▸ ACTIVITY LIST
1. Reproduce, word for word, everything in the passage on the Tesla Autopilot crash from "Because the trailer" down to "coming to rest.".
2. Write the next part of the passage on the fatal Tesla Autopilot crash, picking up after its final sentence.

▸ EXCERPT TO READ
—————
Tesla's Autopilot has won plenty of fans since it was first installed in the Model S, but it's not perfect. The system's relative youth has been brought into sharp focus by an accident being investigated by the NHTSA, where a driver using Autopilot was killed when his Model S hit a white tractor-trailer as it crossed the highway.

In the accident, Joshua Brown's Model S was operating in Autopilot mode when the trailer pulled across the highway. According to Tesla, the combination of a bright sky and white trailer may have made the trailer hard to see, contributing to the accident.

Because the trailer sits much higher than a regular car, the Tesla's roof was ripped off when its windscreen made contact. The car then slid about 100 ft (30 m) before coming to rest.

Following the accident, Tesla was at pains to point out the fact that Autopilot is still a public beta, and drivers are told it is "an assist feature that requires you to keep your hands on the wheel at all times." The system also displays a message telling drivers to "always keep your hands on the wheel. Be prepared to take control at any time" when activated.
—————
▸ INPUT DATA
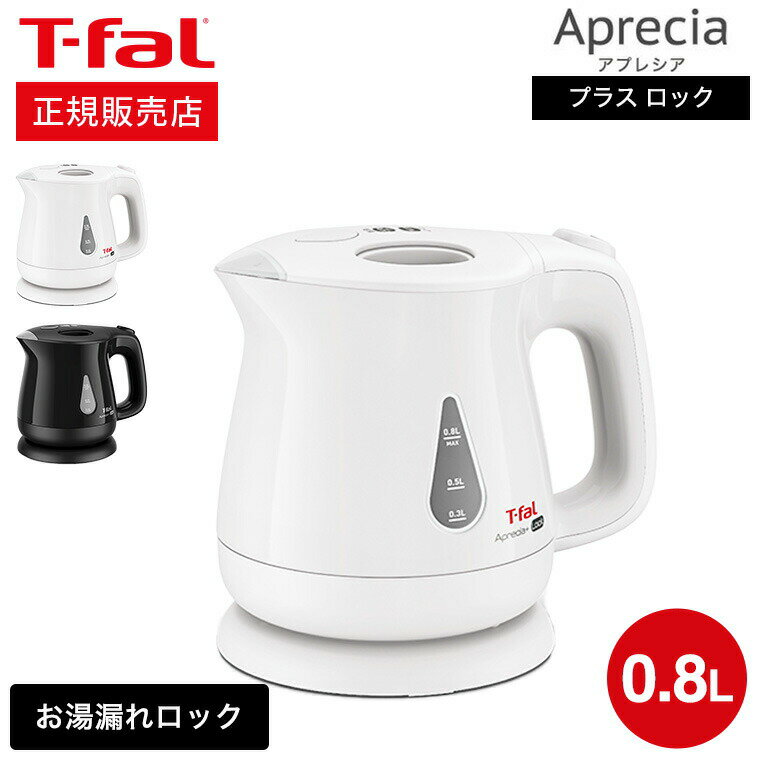 電気ケトル（売れ筋ランキング） 【あす楽14時まで対応 】ティファール T-fal 電気ケトル kettle アプレシア・プラス ロック ホワイト/ブラック 0.8L KO5401JP KO5408JP 送料無料 / 湯沸かしポット 湯沸かし器 転倒お湯もれロック 蒸気レス t-fal T-FAL tfal Tfal キッチン家電 調理家電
—————
▸ TASK-BY-TASK RESULTS
1.
Because the trailer sits much higher than a regular car, the Tesla's roof was ripped off when its windscreen made contact. The car then slid about 100 ft (30 m) before coming to rest.

2.
The company described Joshua Brown as a "friend to Tesla and the broader EV community, a person who spent his life focused on innovation and the promise of technology and who believed strongly in Tesla's mission."

Autopilot uses an array of sensors and cameras to keep the car between the white lines on the highway. At the front, a radar unit works to maintain a set distance behind the car in front, while a camera reads the lines on the road. All around the car, there are long-range ultrasonic sensors projecting 16 ft (4.8 m) in every direction, building a picture of what's sitting beside and behind the vehicle on the road.

It isn't perfect, though, with drivers needing to pay attention to what's going on in case the car misinterprets the line markings or doesn't react quickly enough to its surroundings.

This is the first reported death of a driver using Tesla's Autopilot.

Source: Tesla, Levy Journal Online

12 comments
-dphiBbydt
Why don't big rigs in the US have protective barriers running between the wheel sets? They have them in Europe. Such structures on trucks would have stopped the car with a head-on impact, the driver would have survived in all likelihood and there wouldn't be a story.
Bob Stuart
Highway trailers are more likely to have light air barriers than crash bars under the main frame. Tesla's caveat is just a legalism. Everybody knows that many people can't resist multi-tasking even without autopilot.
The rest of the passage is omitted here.